---- Data for this exercise

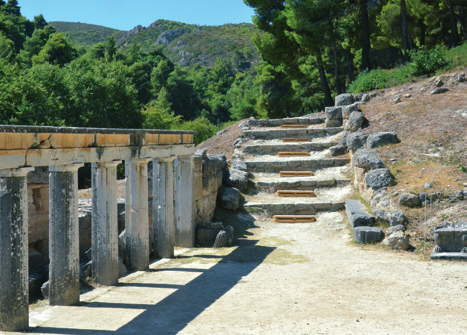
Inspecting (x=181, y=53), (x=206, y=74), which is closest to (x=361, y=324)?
(x=206, y=74)

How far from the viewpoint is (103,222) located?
367 inches

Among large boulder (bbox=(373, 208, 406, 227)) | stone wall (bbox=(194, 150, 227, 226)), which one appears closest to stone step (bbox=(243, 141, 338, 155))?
stone wall (bbox=(194, 150, 227, 226))

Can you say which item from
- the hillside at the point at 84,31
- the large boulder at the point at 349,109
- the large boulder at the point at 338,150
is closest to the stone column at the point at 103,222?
the large boulder at the point at 338,150

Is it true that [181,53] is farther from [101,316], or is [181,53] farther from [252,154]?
[101,316]

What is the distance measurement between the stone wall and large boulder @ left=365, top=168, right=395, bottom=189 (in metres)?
4.34

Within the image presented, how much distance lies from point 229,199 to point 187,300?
23.3 ft

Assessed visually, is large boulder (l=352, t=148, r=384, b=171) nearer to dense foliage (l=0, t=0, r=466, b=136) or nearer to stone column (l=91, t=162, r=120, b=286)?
dense foliage (l=0, t=0, r=466, b=136)

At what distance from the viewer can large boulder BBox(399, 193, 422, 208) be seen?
13211mm

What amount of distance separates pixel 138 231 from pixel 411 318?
5.48 metres

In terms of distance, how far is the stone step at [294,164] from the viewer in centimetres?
1817

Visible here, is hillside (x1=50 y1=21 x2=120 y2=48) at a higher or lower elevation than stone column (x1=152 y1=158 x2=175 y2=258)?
higher

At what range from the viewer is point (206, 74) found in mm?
87000

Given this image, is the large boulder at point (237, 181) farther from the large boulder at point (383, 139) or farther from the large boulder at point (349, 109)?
the large boulder at point (349, 109)

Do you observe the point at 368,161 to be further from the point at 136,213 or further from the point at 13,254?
the point at 13,254
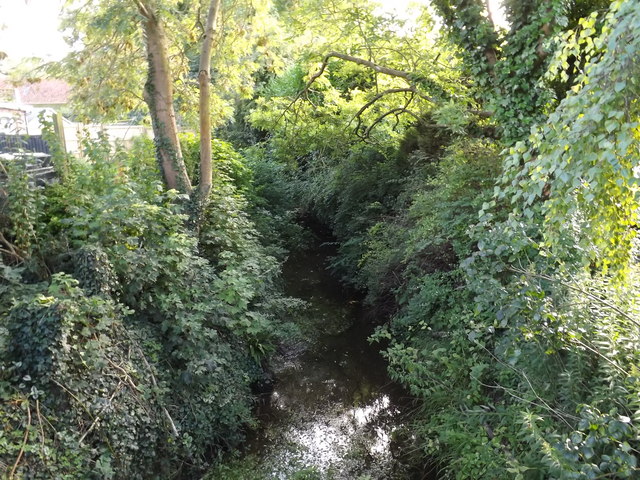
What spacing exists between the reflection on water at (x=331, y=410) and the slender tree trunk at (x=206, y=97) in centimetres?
330

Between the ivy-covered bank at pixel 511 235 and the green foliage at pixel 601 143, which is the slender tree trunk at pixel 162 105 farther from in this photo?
the green foliage at pixel 601 143

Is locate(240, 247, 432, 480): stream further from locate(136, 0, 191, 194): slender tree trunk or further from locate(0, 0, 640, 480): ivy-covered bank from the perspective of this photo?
locate(136, 0, 191, 194): slender tree trunk

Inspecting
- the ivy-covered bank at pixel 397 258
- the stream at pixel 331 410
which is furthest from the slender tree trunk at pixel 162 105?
the stream at pixel 331 410

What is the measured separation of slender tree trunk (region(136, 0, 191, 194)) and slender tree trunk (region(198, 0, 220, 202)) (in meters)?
0.35

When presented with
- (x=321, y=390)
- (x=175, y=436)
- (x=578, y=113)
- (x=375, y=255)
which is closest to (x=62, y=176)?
(x=175, y=436)

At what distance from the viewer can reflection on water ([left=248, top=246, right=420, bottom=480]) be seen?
18.0 ft

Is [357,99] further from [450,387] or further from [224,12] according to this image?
[450,387]

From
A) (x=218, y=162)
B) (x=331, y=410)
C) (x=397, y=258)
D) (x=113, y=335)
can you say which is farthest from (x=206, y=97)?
(x=331, y=410)

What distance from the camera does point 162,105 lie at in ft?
27.6

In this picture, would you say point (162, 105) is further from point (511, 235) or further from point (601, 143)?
point (601, 143)

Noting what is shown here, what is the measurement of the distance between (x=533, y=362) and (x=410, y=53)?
6819mm

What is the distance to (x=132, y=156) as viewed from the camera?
7.81m

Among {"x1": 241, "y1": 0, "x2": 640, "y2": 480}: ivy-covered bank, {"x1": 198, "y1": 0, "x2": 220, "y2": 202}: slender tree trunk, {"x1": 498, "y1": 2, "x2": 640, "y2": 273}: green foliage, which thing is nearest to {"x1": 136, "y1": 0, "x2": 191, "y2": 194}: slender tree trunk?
{"x1": 198, "y1": 0, "x2": 220, "y2": 202}: slender tree trunk

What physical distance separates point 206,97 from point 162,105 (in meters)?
0.79
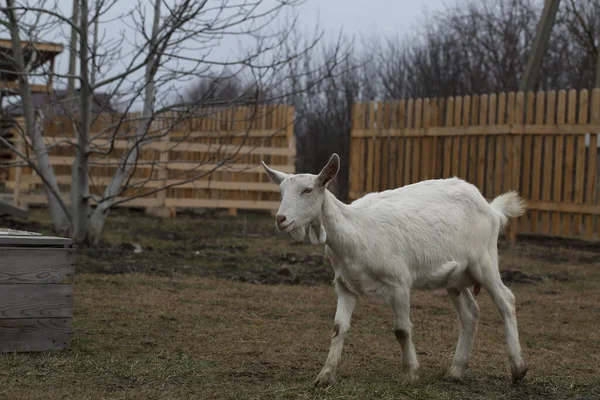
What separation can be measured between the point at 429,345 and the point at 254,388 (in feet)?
7.67

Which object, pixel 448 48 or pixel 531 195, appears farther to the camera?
pixel 448 48

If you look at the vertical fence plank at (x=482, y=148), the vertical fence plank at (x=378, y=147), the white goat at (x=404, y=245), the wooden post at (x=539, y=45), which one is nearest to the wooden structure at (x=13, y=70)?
the white goat at (x=404, y=245)

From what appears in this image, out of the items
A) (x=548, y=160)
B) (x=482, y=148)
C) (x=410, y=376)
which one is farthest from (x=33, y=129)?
(x=410, y=376)

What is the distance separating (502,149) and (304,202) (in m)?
10.7

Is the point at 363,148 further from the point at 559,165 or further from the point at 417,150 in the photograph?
Result: the point at 559,165

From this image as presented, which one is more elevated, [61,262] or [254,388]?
[61,262]

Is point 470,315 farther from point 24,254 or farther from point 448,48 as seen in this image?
point 448,48

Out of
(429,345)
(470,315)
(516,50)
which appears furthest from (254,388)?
(516,50)

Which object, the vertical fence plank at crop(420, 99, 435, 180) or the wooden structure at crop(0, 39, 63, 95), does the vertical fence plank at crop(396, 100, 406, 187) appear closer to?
the vertical fence plank at crop(420, 99, 435, 180)

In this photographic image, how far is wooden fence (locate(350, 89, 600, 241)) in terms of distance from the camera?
1418cm

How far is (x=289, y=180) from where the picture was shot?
5.48m

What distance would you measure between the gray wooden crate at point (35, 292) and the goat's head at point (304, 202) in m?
1.94

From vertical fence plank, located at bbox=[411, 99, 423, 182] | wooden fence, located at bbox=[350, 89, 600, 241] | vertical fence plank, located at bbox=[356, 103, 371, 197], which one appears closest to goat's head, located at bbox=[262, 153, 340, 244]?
wooden fence, located at bbox=[350, 89, 600, 241]

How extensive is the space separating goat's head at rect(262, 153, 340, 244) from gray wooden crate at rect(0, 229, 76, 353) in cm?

--------

▸ Job: Your task is to set down the records shown above exactly, minus any pictures.

▸ Solution for this exercise:
Inspecting (x=181, y=53), (x=206, y=74), which is closest to (x=361, y=324)?
(x=206, y=74)

How far from the viewpoint is (103,222) located?
367 inches

Among large boulder (bbox=(373, 208, 406, 227)) | stone wall (bbox=(194, 150, 227, 226)), which one appears closest to stone step (bbox=(243, 141, 338, 155))?
stone wall (bbox=(194, 150, 227, 226))

Can you say which item from
- the hillside at the point at 84,31
- the large boulder at the point at 349,109
- the large boulder at the point at 338,150
is closest to the stone column at the point at 103,222?
the large boulder at the point at 338,150

Is it true that [181,53] is farther from [101,316], or is [181,53] farther from [252,154]?
[101,316]

What is the distance measurement between the stone wall and large boulder @ left=365, top=168, right=395, bottom=189 (in metres)?
4.34

Within the image presented, how much distance lies from point 229,199 to point 187,300?
23.3 ft

Assessed visually, is large boulder (l=352, t=148, r=384, b=171) nearer to dense foliage (l=0, t=0, r=466, b=136) or nearer to stone column (l=91, t=162, r=120, b=286)?
dense foliage (l=0, t=0, r=466, b=136)

At what distance from the viewer can large boulder BBox(399, 193, 422, 208) be seen?
13211mm

What amount of distance separates pixel 138 231 from pixel 411 318?
5.48 metres

In terms of distance, how far is the stone step at [294,164] from the viewer in centimetres?
1817

Visible here, is hillside (x1=50 y1=21 x2=120 y2=48) at a higher or lower elevation than stone column (x1=152 y1=158 x2=175 y2=258)?
higher

At what range from the viewer is point (206, 74) found in mm?
87000

Given this image, is the large boulder at point (237, 181) farther from the large boulder at point (383, 139) or farther from the large boulder at point (349, 109)?
the large boulder at point (349, 109)

Do you observe the point at 368,161 to be further from the point at 136,213 or further from the point at 13,254?
the point at 13,254
What spacing exists between the reflection on water at (x=331, y=410) and the slender tree trunk at (x=206, y=97) in centimetres?
330

Between the ivy-covered bank at pixel 511 235 and the green foliage at pixel 601 143, which is the slender tree trunk at pixel 162 105 farther from in this photo?
the green foliage at pixel 601 143

Is locate(240, 247, 432, 480): stream further from locate(136, 0, 191, 194): slender tree trunk or further from locate(0, 0, 640, 480): ivy-covered bank from the perspective of this photo?
locate(136, 0, 191, 194): slender tree trunk

Inspecting
- the ivy-covered bank at pixel 397 258
- the stream at pixel 331 410
which is furthest from the slender tree trunk at pixel 162 105?
the stream at pixel 331 410

What is the measured separation of slender tree trunk (region(136, 0, 191, 194)) and slender tree trunk (region(198, 0, 220, 202)) (in meters)?
0.35

When presented with
- (x=321, y=390)
- (x=175, y=436)
- (x=578, y=113)
- (x=375, y=255)
which is closest to (x=62, y=176)?
(x=175, y=436)

At what distance from the viewer can reflection on water ([left=248, top=246, right=420, bottom=480]) be seen?
18.0 ft

Is [357,99] further from [450,387] or further from [224,12] according to this image?
[450,387]

From
A) (x=218, y=162)
B) (x=331, y=410)
C) (x=397, y=258)
D) (x=113, y=335)
can you say which is farthest from (x=206, y=97)?
(x=331, y=410)

What distance from the camera does point 162,105 lie at in ft?
27.6

In this picture, would you say point (162, 105) is further from point (511, 235) or further from point (601, 143)?
point (601, 143)

Noting what is shown here, what is the measurement of the distance between (x=533, y=362) and (x=410, y=53)?
6819mm

What is the distance to (x=132, y=156) as viewed from the camera?
7.81m

Among {"x1": 241, "y1": 0, "x2": 640, "y2": 480}: ivy-covered bank, {"x1": 198, "y1": 0, "x2": 220, "y2": 202}: slender tree trunk, {"x1": 498, "y1": 2, "x2": 640, "y2": 273}: green foliage, which thing is nearest to {"x1": 136, "y1": 0, "x2": 191, "y2": 194}: slender tree trunk?
{"x1": 198, "y1": 0, "x2": 220, "y2": 202}: slender tree trunk

What physical distance separates point 206,97 from point 162,105 (in meters)?
0.79
What separation can be measured between the point at 429,345 and the point at 254,388 (in feet)?
7.67

Which object, pixel 448 48 or pixel 531 195, appears farther to the camera?
pixel 448 48

If you look at the vertical fence plank at (x=482, y=148), the vertical fence plank at (x=378, y=147), the white goat at (x=404, y=245), the wooden post at (x=539, y=45), which one is nearest to the wooden structure at (x=13, y=70)?
the white goat at (x=404, y=245)

From what appears in this image, out of the items
A) (x=548, y=160)
B) (x=482, y=148)
C) (x=410, y=376)
which one is farthest from (x=33, y=129)?
(x=410, y=376)

What is the distance separating (502,149) and (304,202) (in m)?
10.7

Is the point at 363,148 further from the point at 559,165 or further from the point at 417,150 in the photograph?
Result: the point at 559,165

From this image as presented, which one is more elevated, [61,262] or [254,388]?
[61,262]

Is point 470,315 farther from point 24,254 or farther from point 448,48 as seen in this image?
point 448,48

Out of
(429,345)
(470,315)
(516,50)
which appears furthest from (254,388)?
(516,50)

Which object, the vertical fence plank at crop(420, 99, 435, 180) or the wooden structure at crop(0, 39, 63, 95), does the vertical fence plank at crop(396, 100, 406, 187) appear closer to?
the vertical fence plank at crop(420, 99, 435, 180)

In this photographic image, how far is wooden fence (locate(350, 89, 600, 241)) in terms of distance from the camera?
1418cm

How far is (x=289, y=180) from where the picture was shot?
5.48m

What distance would you measure between the gray wooden crate at point (35, 292) and the goat's head at point (304, 202) in m?
1.94

From vertical fence plank, located at bbox=[411, 99, 423, 182] | wooden fence, located at bbox=[350, 89, 600, 241] | vertical fence plank, located at bbox=[356, 103, 371, 197], which one appears closest to goat's head, located at bbox=[262, 153, 340, 244]?
wooden fence, located at bbox=[350, 89, 600, 241]

How extensive is the space separating goat's head at rect(262, 153, 340, 244) from gray wooden crate at rect(0, 229, 76, 353) in cm?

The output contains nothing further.